■ What you will do ■
Which lines in the items below contain the word "roof"? Pick out each of those lines and copy it.

■ Supplied information ■
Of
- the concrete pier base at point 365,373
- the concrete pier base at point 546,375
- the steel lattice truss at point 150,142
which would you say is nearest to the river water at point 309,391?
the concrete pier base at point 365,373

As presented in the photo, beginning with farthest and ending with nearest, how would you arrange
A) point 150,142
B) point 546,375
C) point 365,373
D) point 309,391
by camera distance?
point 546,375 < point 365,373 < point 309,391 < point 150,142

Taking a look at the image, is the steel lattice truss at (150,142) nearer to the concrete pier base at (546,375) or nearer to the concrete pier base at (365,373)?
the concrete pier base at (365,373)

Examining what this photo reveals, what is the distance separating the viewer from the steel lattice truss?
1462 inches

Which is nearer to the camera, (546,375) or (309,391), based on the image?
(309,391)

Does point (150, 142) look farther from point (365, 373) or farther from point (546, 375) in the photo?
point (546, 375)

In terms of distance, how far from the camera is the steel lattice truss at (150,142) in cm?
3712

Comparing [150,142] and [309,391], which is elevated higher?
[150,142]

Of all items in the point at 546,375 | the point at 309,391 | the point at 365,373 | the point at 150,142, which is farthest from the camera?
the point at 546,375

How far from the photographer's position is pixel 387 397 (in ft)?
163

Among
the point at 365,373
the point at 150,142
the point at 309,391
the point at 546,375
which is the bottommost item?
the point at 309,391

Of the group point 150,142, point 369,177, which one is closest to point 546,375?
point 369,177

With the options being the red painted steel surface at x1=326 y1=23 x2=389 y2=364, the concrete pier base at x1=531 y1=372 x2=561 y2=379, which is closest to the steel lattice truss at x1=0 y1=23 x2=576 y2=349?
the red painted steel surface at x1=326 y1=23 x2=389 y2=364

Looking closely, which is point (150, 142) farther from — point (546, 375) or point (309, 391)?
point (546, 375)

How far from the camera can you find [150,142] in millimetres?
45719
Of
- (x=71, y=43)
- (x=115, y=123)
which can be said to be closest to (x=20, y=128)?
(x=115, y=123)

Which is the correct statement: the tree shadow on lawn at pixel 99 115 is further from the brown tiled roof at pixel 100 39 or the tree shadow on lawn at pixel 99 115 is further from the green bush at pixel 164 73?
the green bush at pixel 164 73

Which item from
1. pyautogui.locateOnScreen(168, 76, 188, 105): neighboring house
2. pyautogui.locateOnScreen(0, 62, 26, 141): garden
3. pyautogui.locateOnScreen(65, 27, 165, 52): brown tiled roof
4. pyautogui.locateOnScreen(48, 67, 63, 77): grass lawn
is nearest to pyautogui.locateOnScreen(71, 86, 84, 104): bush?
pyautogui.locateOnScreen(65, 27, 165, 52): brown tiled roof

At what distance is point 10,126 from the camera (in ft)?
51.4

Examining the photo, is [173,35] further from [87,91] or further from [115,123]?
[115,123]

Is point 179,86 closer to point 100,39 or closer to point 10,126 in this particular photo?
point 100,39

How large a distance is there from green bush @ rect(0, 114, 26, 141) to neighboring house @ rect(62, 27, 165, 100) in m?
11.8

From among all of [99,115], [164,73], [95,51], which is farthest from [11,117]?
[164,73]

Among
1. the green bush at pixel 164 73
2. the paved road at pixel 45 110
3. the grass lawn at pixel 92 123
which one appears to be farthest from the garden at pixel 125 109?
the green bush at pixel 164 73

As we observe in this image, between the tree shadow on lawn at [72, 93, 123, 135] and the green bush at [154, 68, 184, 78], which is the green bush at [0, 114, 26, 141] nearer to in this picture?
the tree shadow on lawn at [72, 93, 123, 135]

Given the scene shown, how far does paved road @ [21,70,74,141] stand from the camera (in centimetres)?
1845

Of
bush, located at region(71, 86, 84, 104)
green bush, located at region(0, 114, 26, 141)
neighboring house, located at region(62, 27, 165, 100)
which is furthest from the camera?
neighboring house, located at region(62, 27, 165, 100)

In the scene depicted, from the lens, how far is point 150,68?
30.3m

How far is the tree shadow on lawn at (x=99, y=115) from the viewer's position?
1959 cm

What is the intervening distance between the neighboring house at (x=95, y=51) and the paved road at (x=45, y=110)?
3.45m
* * *
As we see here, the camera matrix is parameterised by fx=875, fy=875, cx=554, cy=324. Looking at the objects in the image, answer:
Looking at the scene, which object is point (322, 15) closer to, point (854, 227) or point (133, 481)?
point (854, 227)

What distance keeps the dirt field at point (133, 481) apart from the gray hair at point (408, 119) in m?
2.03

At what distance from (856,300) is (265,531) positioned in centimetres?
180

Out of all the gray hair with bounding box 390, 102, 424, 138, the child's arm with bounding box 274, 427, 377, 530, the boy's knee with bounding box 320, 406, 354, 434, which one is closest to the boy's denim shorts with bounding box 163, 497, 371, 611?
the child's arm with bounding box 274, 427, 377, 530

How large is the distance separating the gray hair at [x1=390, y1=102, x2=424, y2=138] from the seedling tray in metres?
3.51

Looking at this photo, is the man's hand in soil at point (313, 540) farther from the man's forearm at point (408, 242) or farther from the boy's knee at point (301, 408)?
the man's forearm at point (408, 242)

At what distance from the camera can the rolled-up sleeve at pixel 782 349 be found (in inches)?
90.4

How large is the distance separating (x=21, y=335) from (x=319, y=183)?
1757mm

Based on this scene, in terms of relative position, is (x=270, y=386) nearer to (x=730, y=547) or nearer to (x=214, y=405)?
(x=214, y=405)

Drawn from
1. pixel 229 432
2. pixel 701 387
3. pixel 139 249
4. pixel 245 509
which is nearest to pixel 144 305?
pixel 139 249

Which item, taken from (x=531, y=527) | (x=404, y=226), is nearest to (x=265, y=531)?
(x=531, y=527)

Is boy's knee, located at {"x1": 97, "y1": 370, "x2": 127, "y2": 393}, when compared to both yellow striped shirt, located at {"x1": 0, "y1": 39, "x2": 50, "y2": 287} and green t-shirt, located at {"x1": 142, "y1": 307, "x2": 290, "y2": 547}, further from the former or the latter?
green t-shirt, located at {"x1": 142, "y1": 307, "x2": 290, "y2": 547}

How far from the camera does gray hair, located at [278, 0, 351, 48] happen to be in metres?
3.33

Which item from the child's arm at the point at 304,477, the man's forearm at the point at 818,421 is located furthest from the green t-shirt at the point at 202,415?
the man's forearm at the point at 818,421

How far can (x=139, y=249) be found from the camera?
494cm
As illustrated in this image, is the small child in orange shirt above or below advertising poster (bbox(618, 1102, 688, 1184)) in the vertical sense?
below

■ Result ■
Which is the correct statement: the tree shadow on lawn at pixel 99 115 is further from the brown tiled roof at pixel 100 39 or the tree shadow on lawn at pixel 99 115 is further from the green bush at pixel 164 73?
3. pyautogui.locateOnScreen(65, 27, 165, 52): brown tiled roof
pyautogui.locateOnScreen(65, 27, 165, 52): brown tiled roof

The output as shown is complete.